#### Set problem A:
Answer these questions using the forum thread on volatile in VC++ below:
(i) According to the quoted documentation, when is the value of a volatile object written?
(ii) Which user posted the reply dated May 31, 2003?
(iii) If volatile allows weak ordering, what does the first writer say is true of the documentation?

#### Source document:
....
The documentation for VC++ says:

"Objects declared as volatile are not used in optimizations because their
value can change at any time. The system always reads the current value of a
volatile object at the point it is requested, even if the previous
instruction asked for a value from the same object. Also, the value of the
object is written immediately on assignment."

This, at least to me, implies that 'volatile' must defeat weak ordering
with the appropriate fences. It says it's read "at the point it is
requested" and it says it's written "immediately on assignment". If this
allows weak ordering, then the documentation is incorrect or, at best,
highly misleading.

DS


SenderX

unread,
May 31, 2003, 8:35:02 PM5/31/03
to
> This, at least to me, implies that 'volatile' must defeat weak
ordering
> with the appropriate fences. It says it's read "at the point it is
> requested" and it says it's written "immediately on assignment". If this
> allows weak ordering, then the documentation is incorrect or, at best,
> highly misleading.
....
#### Set problem B:
Identify every line of the records that contains the word "farthest", and copy each one. Case counts.

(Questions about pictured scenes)
....
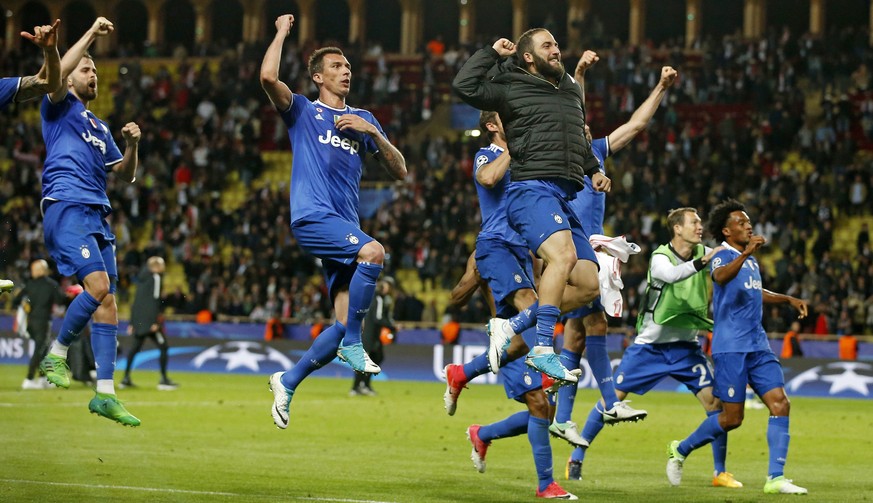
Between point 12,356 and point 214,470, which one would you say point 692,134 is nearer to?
point 12,356

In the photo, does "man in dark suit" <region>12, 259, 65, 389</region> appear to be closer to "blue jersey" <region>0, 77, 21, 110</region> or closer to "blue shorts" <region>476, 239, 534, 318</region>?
"blue jersey" <region>0, 77, 21, 110</region>

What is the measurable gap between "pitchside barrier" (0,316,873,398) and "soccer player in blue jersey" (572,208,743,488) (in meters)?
12.4

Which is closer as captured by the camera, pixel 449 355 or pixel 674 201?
pixel 449 355

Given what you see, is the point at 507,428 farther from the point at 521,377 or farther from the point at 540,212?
the point at 540,212

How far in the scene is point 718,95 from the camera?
120 feet

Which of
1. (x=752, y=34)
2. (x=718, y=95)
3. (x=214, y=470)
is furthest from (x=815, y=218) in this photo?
(x=214, y=470)

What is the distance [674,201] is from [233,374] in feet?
38.9

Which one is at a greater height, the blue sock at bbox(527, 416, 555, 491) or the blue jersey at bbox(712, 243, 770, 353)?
the blue jersey at bbox(712, 243, 770, 353)

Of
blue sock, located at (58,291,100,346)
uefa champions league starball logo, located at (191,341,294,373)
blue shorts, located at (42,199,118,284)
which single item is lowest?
uefa champions league starball logo, located at (191,341,294,373)

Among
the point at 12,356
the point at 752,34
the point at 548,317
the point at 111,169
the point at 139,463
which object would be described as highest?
the point at 752,34

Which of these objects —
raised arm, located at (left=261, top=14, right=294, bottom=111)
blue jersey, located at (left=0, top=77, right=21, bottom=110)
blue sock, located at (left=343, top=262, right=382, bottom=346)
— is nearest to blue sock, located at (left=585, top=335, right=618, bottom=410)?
blue sock, located at (left=343, top=262, right=382, bottom=346)

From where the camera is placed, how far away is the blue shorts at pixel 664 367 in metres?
12.4

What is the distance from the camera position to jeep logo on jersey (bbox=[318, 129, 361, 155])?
34.6ft

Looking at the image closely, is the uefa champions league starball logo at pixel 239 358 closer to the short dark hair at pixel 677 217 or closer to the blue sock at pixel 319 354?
the short dark hair at pixel 677 217
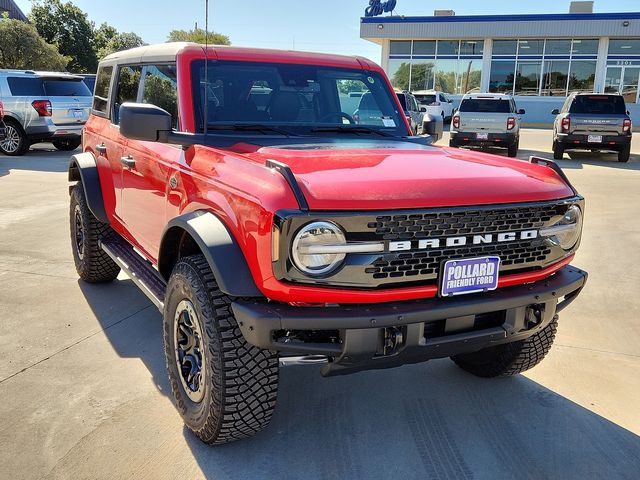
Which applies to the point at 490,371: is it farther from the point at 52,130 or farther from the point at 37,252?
the point at 52,130

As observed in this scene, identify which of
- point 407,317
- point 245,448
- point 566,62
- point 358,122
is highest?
point 566,62

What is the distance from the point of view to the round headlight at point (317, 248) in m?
2.36

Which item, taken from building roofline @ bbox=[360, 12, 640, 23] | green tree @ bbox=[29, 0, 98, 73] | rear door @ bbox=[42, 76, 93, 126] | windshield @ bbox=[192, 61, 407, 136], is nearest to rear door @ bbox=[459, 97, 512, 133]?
rear door @ bbox=[42, 76, 93, 126]

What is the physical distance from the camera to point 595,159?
1616 centimetres

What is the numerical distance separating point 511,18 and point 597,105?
19.3m

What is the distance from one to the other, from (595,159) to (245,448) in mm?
15653

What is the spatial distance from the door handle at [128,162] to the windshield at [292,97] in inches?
27.4

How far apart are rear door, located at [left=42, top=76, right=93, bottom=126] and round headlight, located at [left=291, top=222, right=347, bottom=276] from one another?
12.8 meters

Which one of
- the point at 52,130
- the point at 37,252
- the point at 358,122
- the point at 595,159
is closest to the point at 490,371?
the point at 358,122

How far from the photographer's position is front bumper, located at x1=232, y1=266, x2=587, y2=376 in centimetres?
238

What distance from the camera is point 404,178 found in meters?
2.63

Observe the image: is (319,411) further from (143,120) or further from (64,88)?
(64,88)

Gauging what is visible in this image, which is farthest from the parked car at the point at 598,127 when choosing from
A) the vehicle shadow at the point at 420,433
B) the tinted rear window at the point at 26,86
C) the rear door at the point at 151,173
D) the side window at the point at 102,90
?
the rear door at the point at 151,173

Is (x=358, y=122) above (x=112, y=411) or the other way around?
above
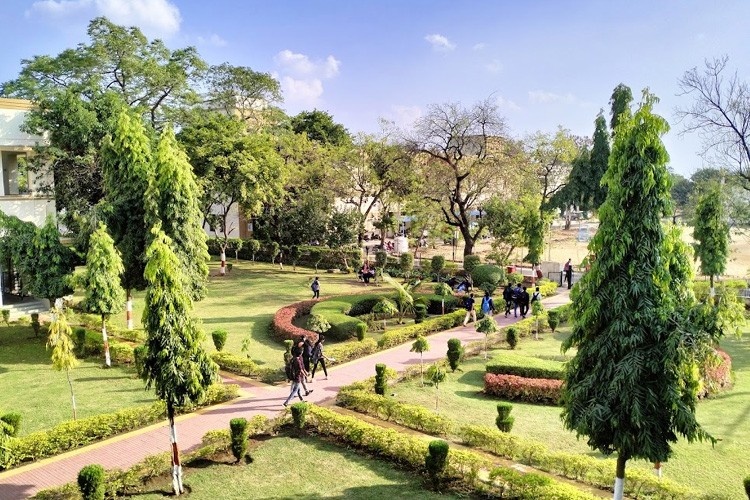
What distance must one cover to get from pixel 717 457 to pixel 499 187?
24822mm

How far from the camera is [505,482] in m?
9.59

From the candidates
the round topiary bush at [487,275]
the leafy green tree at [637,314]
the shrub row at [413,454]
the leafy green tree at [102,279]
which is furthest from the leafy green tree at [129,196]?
the round topiary bush at [487,275]

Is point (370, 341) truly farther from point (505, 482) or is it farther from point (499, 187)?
point (499, 187)

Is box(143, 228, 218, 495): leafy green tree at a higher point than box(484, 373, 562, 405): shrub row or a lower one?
higher

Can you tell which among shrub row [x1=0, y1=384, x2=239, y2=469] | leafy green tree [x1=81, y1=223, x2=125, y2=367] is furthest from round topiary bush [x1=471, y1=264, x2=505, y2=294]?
shrub row [x1=0, y1=384, x2=239, y2=469]

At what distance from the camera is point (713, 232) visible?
1054 inches

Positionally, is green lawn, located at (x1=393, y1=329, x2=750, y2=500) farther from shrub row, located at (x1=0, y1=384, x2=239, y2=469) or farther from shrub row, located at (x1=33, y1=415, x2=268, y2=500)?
shrub row, located at (x1=0, y1=384, x2=239, y2=469)

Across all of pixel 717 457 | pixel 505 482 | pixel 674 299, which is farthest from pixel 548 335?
pixel 674 299

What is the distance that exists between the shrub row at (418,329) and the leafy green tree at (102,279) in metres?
8.45

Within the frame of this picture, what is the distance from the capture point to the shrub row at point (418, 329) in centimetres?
1945

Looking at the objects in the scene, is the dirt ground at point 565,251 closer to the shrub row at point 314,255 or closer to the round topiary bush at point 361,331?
the shrub row at point 314,255

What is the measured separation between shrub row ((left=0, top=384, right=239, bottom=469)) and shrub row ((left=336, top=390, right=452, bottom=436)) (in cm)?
375

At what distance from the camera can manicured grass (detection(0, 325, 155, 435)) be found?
13.8 m

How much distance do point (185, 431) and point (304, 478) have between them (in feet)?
11.6
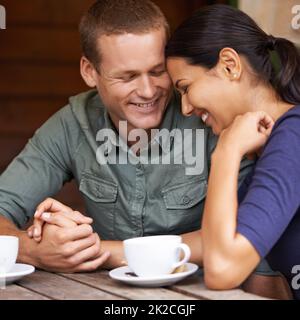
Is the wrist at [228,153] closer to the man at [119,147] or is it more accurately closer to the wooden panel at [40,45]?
the man at [119,147]

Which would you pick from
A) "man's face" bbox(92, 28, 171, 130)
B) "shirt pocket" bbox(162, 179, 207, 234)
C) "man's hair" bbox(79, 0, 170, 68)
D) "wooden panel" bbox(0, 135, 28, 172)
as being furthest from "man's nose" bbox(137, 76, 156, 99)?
"wooden panel" bbox(0, 135, 28, 172)

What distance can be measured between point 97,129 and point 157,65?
0.34 metres

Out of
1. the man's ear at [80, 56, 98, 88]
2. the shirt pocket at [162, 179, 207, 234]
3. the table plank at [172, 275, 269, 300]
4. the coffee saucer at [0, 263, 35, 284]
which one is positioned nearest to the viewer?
the table plank at [172, 275, 269, 300]

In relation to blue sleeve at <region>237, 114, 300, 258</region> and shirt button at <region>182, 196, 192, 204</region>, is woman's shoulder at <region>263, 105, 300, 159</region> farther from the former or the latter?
shirt button at <region>182, 196, 192, 204</region>

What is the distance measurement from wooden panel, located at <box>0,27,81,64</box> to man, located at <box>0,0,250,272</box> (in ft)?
5.25

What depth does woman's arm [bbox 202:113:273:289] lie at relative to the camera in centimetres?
144

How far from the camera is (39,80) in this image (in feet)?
12.6

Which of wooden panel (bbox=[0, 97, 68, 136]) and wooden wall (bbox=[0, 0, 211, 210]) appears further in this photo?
wooden panel (bbox=[0, 97, 68, 136])

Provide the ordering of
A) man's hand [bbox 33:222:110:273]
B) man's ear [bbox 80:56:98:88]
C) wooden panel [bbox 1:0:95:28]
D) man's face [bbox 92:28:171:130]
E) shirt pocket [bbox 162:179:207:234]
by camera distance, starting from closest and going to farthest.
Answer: man's hand [bbox 33:222:110:273] → man's face [bbox 92:28:171:130] → shirt pocket [bbox 162:179:207:234] → man's ear [bbox 80:56:98:88] → wooden panel [bbox 1:0:95:28]

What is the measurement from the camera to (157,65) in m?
1.92

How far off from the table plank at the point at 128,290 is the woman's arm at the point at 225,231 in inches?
3.1

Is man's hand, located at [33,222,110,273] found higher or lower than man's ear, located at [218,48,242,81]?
lower

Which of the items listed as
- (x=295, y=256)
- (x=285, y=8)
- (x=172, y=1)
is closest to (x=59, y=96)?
(x=172, y=1)
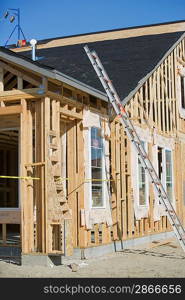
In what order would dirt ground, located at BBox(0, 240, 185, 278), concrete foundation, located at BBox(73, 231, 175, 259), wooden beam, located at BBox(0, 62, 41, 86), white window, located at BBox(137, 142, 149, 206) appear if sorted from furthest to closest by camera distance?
white window, located at BBox(137, 142, 149, 206), concrete foundation, located at BBox(73, 231, 175, 259), wooden beam, located at BBox(0, 62, 41, 86), dirt ground, located at BBox(0, 240, 185, 278)

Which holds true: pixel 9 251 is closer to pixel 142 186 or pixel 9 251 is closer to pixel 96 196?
pixel 96 196

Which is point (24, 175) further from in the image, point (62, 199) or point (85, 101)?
point (85, 101)

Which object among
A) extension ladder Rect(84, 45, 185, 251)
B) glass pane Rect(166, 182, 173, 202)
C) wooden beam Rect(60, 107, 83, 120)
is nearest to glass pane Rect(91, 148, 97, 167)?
wooden beam Rect(60, 107, 83, 120)

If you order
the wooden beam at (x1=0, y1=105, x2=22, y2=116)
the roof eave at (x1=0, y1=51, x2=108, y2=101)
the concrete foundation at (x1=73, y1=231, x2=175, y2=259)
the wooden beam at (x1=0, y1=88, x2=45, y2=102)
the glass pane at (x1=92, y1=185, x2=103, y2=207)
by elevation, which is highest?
the roof eave at (x1=0, y1=51, x2=108, y2=101)

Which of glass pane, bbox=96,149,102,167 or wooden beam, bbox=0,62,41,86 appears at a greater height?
wooden beam, bbox=0,62,41,86

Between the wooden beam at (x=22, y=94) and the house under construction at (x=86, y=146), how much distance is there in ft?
0.07

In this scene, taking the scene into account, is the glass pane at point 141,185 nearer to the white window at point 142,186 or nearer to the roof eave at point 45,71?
the white window at point 142,186

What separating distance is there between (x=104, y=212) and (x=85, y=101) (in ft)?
8.63

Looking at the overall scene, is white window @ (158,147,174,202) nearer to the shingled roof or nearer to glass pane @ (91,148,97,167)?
the shingled roof

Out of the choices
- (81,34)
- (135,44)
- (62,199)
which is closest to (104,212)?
(62,199)

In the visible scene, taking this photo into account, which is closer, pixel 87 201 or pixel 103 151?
pixel 87 201

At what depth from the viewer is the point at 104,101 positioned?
12.0 m

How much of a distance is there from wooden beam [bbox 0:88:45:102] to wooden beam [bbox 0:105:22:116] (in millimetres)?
183

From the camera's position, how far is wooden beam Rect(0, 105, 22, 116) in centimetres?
988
....
#### Task result A:
(i) Immediately on assignment.
(ii) SenderX.
(iii) It is incorrect or, at best, highly misleading.

#### Task result B:
Gauging what is visible in this image, which is farthest from the parked car at the point at 598,127 when choosing from
Across all of pixel 717 457 | pixel 505 482 | pixel 674 299, which is farthest from pixel 548 335?
by camera distance, starting from closest and going to farthest.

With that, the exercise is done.